Networking and Formal Verification

Networking and Formal Verification
by Bernard Murphy on 12-19-2017 at 7:00 am

I attended Oski’s latest Decoding Formal event a couple of weeks ago and again enjoyed a largely customer-centric view of the problems to which they apply formal, and their experiences in making it work for them (with Oski help of course). From an admittedly limited sample of two of these events, I find them very representative of the high-end of formal application, what you can do when you build significant internal expertise or bring in experts like Oski. These events also highlight the kinds of property-checking problem that are attacked at this level, falling outside the range of formal apps (today) and in some cases outside what you might even consider normal usage. I’ll get to that last point in a subsequent blog.

The event opened with a keynote given by Dan Lenowski (Sr. VP Eng. and cofounder of Barefoot Networks). Dan started with a quick overview of the anatomy of a shared network switch (apologies in advance to networking experts – what follows is my non-expert view of the domain): per-lane receive MACs and ingress forwarding pipelines, in the middle packet buffering and queueing, then again per-lane egress forwarding pipelines and transmit MACs. Dan talked about verification challenges for each separately.

Formal plays the biggest role in datapath verification (the central block), where it shines in dealing with combinational complexity across variable-sized packets and variable line-speeds, particularly in verifying the queue arbiter (no surprise to formal experts). Here they use it to model:

  • Correctness – port N is only granted if port N has a request pending
  • Fairness – port N gets one grant before any other port gets two grants (at the same speed)
  • Work-conserving – some port is granted for every cycle that more than one cell is available at the input
  • Sufficient bandwidth – port N will wait no more than that port’s fraction of total shared bandwidth before being granted.


Saurabh Shrivastava (Sr. Mgr. at Cavium) spoke next on a methodology for formally verifying software-defined networking (SDN) silicon, an important topic for networking devices today. Saurabh pointed to OpenFlow as a reference standard for SDN where the control layer and forwarding layer are separate and the control layer manages multiple devices/switches. This can obviously be managed, optimized and reprogrammed to handle multiple possible use-cases, today and in the future, such as IoT use-modes and SD-WAN. So highly configurable, but it can’t be slower than hard-wired solutions and, because it is configurable, verification has to deal with a very complex configuration space, across all of which it has to deliver top performance. In other words, a great fit for formal.

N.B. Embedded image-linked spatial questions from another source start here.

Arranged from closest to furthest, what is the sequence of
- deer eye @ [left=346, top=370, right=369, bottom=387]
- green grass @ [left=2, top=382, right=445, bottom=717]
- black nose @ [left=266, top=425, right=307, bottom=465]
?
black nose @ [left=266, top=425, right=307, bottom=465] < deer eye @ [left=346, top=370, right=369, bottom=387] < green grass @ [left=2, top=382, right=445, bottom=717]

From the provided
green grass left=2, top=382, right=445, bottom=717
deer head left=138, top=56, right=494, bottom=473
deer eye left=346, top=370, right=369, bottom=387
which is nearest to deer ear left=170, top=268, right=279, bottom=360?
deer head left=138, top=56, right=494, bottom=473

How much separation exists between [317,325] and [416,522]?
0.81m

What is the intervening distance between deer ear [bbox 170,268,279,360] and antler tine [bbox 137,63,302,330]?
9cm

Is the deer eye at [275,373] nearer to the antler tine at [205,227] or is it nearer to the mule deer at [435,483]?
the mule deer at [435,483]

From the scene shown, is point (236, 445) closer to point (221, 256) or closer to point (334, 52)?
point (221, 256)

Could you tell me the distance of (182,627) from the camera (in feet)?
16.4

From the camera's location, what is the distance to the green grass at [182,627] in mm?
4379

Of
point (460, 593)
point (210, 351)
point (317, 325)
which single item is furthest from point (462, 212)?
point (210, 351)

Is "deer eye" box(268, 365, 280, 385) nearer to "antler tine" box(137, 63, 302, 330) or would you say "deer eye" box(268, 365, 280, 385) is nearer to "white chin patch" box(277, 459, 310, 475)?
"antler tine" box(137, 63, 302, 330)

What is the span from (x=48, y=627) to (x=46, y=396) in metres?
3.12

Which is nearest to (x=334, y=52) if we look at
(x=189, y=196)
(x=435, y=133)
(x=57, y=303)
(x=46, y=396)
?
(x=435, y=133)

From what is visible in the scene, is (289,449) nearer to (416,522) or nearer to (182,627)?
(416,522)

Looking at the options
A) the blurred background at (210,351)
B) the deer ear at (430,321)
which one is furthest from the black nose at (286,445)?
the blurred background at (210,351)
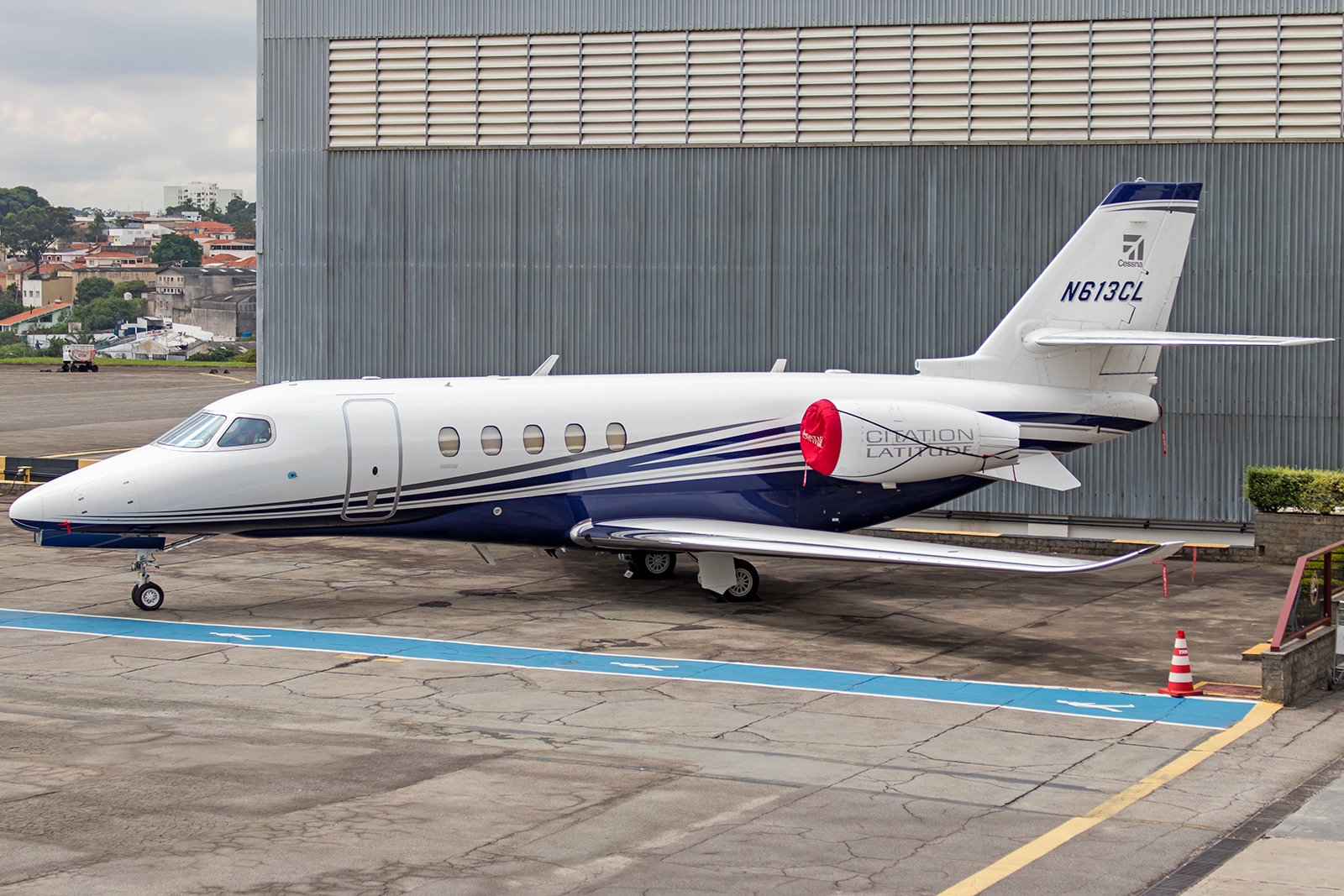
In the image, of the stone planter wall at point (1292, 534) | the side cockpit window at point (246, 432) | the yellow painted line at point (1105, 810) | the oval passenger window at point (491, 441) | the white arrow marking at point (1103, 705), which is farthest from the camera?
the stone planter wall at point (1292, 534)

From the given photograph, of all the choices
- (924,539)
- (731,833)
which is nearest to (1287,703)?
(731,833)

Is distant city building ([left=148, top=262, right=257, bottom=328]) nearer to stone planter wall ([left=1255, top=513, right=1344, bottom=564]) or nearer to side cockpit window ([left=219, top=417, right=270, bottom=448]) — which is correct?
side cockpit window ([left=219, top=417, right=270, bottom=448])

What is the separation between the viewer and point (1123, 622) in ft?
65.2

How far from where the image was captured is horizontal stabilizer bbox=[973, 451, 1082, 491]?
21.6 metres

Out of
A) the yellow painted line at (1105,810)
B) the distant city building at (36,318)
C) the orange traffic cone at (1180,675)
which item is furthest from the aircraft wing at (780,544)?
the distant city building at (36,318)

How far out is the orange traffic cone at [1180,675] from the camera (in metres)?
15.7

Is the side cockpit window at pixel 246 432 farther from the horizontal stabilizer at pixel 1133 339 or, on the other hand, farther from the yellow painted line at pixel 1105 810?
the yellow painted line at pixel 1105 810

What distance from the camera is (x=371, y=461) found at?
19797 millimetres

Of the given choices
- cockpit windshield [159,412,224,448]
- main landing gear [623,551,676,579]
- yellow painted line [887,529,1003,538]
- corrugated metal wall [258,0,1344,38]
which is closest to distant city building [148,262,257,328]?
corrugated metal wall [258,0,1344,38]

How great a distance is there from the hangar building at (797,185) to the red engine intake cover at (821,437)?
258 inches

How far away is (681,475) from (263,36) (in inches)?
562

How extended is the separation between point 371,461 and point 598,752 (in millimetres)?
7781

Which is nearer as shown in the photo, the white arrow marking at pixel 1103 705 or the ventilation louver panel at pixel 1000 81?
the white arrow marking at pixel 1103 705

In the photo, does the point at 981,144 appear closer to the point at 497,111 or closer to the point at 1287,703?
the point at 497,111
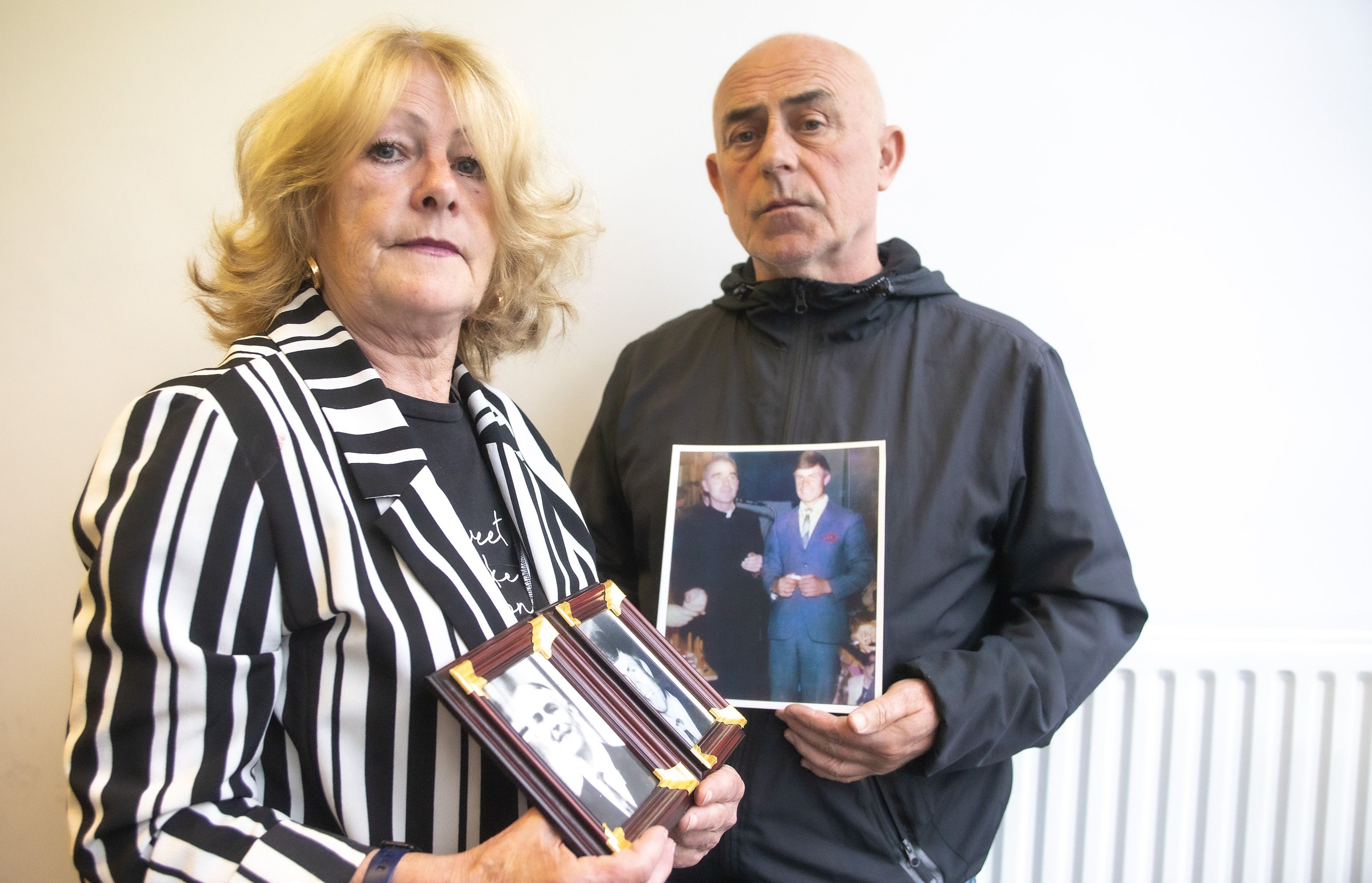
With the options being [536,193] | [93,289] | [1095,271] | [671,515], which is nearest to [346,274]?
[536,193]

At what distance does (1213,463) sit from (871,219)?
925 mm

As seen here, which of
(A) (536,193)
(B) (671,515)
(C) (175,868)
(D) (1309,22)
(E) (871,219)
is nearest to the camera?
(C) (175,868)

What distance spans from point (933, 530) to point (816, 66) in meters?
0.84

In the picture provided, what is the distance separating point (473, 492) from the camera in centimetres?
108

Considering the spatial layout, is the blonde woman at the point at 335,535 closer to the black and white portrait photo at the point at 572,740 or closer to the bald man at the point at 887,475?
the black and white portrait photo at the point at 572,740

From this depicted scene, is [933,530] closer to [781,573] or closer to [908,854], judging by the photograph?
[781,573]

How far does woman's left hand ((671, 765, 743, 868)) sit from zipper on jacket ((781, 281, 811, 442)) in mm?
573

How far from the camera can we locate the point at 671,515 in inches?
51.1

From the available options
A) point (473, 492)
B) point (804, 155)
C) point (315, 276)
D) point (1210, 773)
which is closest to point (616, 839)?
point (473, 492)

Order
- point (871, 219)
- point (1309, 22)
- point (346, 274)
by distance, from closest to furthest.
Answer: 1. point (346, 274)
2. point (871, 219)
3. point (1309, 22)

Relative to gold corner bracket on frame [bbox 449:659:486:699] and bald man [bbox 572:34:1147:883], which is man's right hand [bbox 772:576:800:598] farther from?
gold corner bracket on frame [bbox 449:659:486:699]

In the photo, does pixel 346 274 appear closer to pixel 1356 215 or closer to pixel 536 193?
pixel 536 193

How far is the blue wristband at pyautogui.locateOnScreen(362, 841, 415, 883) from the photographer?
72cm

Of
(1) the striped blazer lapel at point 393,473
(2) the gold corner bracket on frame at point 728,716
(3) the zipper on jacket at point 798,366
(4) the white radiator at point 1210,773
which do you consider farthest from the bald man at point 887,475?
(1) the striped blazer lapel at point 393,473
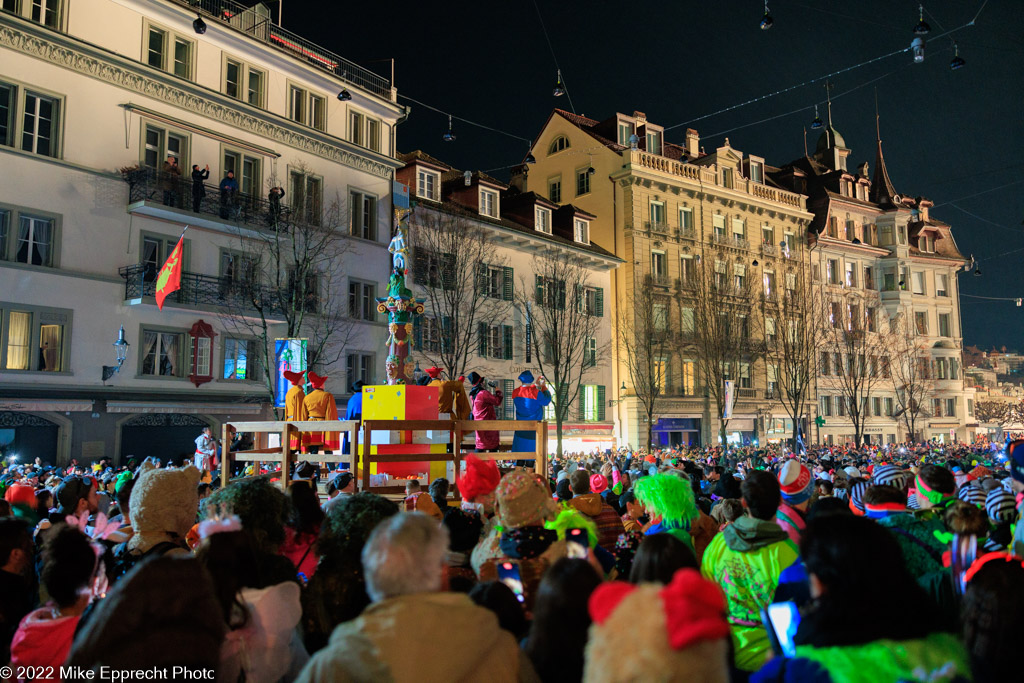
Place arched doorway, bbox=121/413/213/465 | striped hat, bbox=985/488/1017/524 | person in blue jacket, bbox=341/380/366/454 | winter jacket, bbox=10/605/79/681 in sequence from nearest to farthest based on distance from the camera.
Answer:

Saurabh went into a lot of detail on their formal methodology and I don’t want to steal his thunder (watch the video), but I will say I was impressed by the discipline in their process. They follow a full test-planning and tracking methodology which would be familiar to any simulation-based verification team. They have intensive test-planning and tracking, a common Makefile and regression framework, coverage review, the works. Assertions, constraints and cover properties are all comprehensively reviewed by the team and tracked as verification progresses. Coverage reviews are as detailed as testplan reviews and they mark off what is covered by formal since it then does not have to be covered in simulation.

Saurabh illustrated with 4 designs ranging from relatively simple to more complex, with I thought an illuminating discussion on how they proceeded through managing the complexity of the formal problem in each case. This is when formal runs out of space/time or gets to an inconclusive result on the raw problem and you have to start thinking about cut-points, black-boxes and abstractions. Saurabh started gently with an IPv4 header checksum generator block. They tried proofs with and without an inserted bug. Formal found the buggy case, slowly, on the full RTL but the clean case run was inconclusive. They ran through 3 stages of abstraction to get down to runs where both the bug was found quickly and the clean case returned a proof. In subsequent examples, they used symbolic values, reset abstraction, data coloring and symmetries to get to closure. Good case studies on dealing with complexity management.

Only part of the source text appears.